“Just goes to show,” Kate said. “No matter how well you have people figured out, you never know what’s going on in their real lives.”
“What a witch,” Piper said.
“Which one?” I said sarcastically.
“The bully, of course, Jem,” Kate said.
“I don’t exactly love Taylor,” Piper said. “Not after what she did to the PLS. But you’ve got to feel bad for her.”
“Imagine what it would feel like to be flunking eighth grade,” Kate said. “But I was always a little angry that she didn’t get punished for hacking into the PLS site.”
“I was really angry and still am, if I let myself think about it long enough,” I said.
“Exactement!” Piper said.
“If that means ‘exactly’ in French, I agree. Who else completely tears people apart and gets away with it?” I said.
Taylor had admitted hacking into our site and making rude comments. She said people who wrote in to us were losers—so mean!
“And now here she is asking us for help,” I said.
“Kind of ironic, don’t you think?” Kate asked. “Taylor’s famous for messing with other people and now someone is messing with her.”
“Is it karma, do you think?” Piper asked. “What goes around, comes around?”
Eighteen
Sometimes the answer is so obvious, you just whack yourself in the forehead with the back of your hand and say, OK—I get it! I give in. Fine. Whatever.
That’s how I felt about Jake Austin. Jake had liked me for months—maybe longer. I was more and more sure he was the person who sent me that note-less pink carnation on Valentine’s Day. And he always seemed to find ways to say hi or try and make me laugh. I felt a little like my mother when she tears around the house looking for her reading glasses only to find they are sitting on top of her silly head. Here I was wondering what it was like to have a real boyfriend, someone who truly liked me. I realized I could just say OK and be Jake’s girlfriend.
My Forrest thoughts were truly fading, so I wasn’t using Jake to get over him. I had gotten myself over Forrest and had been faithful to the goals I set for myself with the soda tab bracelet that was still on my wrist.
I had kept the promise I made to myself about not thinking about Forrest like I used to. It worked. I did other stuff. I had room for other thoughts. And with all the clutter cleared away, one of those thoughts was now about Jake Austin. Other girls liked him. He wasn’t Mr. Most Popular, but he was Mr. Actually Pays Attention to Me. I didn’t stay up nights writing about him in my journal. And I didn’t stress about what I looked like when I bumped into him. He was my science lab partner and it was no big deal. He was smart and easy to be around.

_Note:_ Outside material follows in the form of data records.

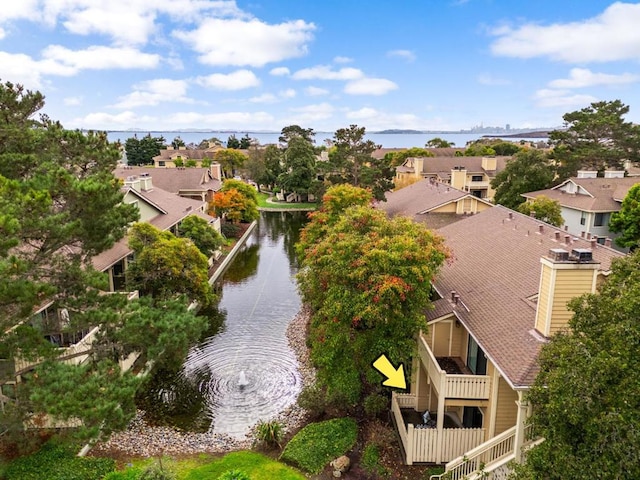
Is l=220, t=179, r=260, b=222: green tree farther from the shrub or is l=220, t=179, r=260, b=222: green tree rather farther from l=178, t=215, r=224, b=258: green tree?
A: the shrub

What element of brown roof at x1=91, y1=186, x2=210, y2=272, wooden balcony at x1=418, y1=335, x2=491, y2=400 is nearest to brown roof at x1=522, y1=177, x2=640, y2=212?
wooden balcony at x1=418, y1=335, x2=491, y2=400

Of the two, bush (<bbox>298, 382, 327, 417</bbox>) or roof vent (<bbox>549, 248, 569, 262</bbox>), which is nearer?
roof vent (<bbox>549, 248, 569, 262</bbox>)

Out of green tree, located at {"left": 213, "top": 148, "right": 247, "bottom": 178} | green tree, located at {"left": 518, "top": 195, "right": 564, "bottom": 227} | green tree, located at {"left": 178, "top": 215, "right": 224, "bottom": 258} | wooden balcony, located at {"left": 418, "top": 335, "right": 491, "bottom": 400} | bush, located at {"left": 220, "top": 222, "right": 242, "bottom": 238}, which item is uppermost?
green tree, located at {"left": 213, "top": 148, "right": 247, "bottom": 178}

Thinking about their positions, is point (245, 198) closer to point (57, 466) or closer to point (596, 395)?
point (57, 466)

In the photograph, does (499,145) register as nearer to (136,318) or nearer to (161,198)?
(161,198)

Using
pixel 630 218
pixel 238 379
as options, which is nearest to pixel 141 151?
pixel 238 379

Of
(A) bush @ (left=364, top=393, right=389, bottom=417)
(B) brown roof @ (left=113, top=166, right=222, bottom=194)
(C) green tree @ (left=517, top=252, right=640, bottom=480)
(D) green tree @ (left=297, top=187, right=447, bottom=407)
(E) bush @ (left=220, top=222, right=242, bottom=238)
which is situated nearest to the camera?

So sort of like a science experiment, I started being nice back. I started acting a little more like Piper than myself. “Oh-ho, Jake,” I said, laying a hand on his shoulder. “You are too funny.”

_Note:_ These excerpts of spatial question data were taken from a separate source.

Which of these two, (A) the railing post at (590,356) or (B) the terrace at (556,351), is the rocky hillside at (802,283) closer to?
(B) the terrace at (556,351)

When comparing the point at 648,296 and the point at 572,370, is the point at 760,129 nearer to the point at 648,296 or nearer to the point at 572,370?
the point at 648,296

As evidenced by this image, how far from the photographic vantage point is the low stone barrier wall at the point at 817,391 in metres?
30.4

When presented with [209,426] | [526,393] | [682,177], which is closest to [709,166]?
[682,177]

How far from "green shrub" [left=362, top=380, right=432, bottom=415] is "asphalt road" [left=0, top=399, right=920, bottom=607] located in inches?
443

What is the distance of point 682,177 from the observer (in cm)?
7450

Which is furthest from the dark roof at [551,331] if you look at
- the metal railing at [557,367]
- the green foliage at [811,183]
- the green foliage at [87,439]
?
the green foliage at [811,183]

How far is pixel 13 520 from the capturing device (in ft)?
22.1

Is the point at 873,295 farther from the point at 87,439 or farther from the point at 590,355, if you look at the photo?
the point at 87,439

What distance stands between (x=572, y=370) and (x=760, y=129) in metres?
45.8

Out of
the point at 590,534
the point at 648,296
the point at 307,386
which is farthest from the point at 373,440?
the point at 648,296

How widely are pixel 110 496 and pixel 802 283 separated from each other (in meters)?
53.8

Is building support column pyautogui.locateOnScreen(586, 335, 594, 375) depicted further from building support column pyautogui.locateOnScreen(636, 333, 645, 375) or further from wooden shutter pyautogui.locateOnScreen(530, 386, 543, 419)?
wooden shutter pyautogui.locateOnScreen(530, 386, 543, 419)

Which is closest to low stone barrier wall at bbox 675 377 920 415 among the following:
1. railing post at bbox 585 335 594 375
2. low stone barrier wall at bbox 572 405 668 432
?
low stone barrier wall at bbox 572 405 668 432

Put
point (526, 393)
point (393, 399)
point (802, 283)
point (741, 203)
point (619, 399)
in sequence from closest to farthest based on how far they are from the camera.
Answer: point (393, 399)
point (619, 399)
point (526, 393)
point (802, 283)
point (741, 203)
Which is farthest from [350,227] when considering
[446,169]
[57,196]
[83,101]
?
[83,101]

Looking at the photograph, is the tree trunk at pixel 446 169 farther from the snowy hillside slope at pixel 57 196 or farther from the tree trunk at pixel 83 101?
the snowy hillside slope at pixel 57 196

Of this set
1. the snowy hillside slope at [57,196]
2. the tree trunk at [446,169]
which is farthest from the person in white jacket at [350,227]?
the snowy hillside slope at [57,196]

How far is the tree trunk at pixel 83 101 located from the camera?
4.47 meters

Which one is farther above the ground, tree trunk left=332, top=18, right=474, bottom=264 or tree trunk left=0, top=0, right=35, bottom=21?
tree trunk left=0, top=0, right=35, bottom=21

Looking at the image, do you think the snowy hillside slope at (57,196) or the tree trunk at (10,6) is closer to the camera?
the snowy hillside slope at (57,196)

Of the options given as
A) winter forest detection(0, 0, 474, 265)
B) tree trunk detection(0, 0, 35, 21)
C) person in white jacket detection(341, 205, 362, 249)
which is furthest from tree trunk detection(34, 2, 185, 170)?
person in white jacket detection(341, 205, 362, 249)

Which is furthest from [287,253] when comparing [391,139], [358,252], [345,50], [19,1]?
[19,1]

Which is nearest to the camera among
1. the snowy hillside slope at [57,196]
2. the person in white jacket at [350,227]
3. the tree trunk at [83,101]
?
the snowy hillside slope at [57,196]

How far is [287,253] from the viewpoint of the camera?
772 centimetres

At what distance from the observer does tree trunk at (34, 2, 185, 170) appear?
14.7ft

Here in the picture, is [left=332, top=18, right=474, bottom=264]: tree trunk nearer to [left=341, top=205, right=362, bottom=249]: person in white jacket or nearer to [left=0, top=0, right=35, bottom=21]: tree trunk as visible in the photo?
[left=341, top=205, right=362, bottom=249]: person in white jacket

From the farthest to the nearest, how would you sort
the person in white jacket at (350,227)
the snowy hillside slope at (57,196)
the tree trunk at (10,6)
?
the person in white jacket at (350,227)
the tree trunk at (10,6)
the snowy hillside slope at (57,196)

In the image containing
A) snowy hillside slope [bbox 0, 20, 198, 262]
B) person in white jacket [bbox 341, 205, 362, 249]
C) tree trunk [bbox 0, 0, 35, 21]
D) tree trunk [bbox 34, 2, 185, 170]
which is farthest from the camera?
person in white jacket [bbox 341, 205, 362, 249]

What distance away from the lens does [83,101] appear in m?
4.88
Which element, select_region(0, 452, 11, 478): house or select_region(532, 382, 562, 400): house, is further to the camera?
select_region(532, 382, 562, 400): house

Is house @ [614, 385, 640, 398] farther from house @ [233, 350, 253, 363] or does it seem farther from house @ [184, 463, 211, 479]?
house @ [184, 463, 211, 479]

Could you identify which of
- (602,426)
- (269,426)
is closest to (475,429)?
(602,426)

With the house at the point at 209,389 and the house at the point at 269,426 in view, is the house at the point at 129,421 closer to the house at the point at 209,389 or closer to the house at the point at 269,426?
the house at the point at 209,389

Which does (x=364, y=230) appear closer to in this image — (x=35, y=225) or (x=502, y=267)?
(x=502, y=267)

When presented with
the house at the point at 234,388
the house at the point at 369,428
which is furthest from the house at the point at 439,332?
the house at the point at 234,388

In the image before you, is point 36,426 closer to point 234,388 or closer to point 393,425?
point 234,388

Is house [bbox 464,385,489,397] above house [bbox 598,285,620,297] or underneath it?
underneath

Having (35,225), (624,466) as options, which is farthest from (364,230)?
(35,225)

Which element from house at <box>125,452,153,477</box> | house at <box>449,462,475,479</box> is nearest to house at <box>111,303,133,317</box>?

He suddenly stood up straighter. He was shocked. He blushed. Later, he texted me. Out of the blue with some concocted story that he needed something for our science homework about frog anatomy. I didn’t buy it. And when I texted back, I used a winky emoticon.
That weekend, he liked every status update and photo I added to Facebook. It was almost too easy. I was making myself pretty sick, but I decided to keep on with it. If I could spend years liking Forrest, surely I could convince myself to like someone who actually liked me.
The next day, Jake came up to our lunch table, his empty tray in hand.
“Hey,” he said to the entire group.
He received heys in return and then he said, “Jemma, do you want to go outside?”
“Oh-la-la,” Piper said.
“Um, sure,” I said, and stood up and pushed in my chair.
My heart was beating, but not like it did when I used to go on dates with Forrest. They weren’t real dates, of course, because I was his pretend girlfriend. But still, we sat together at movies, held hands, and kissed in Clem Caritas’s backyard. My heart pounded because I didn’t know what I had gotten myself into. Outside, we sat on the wall by the basketball court. I kept my hands in my jeans pockets, even though it was late April, sunny and warm.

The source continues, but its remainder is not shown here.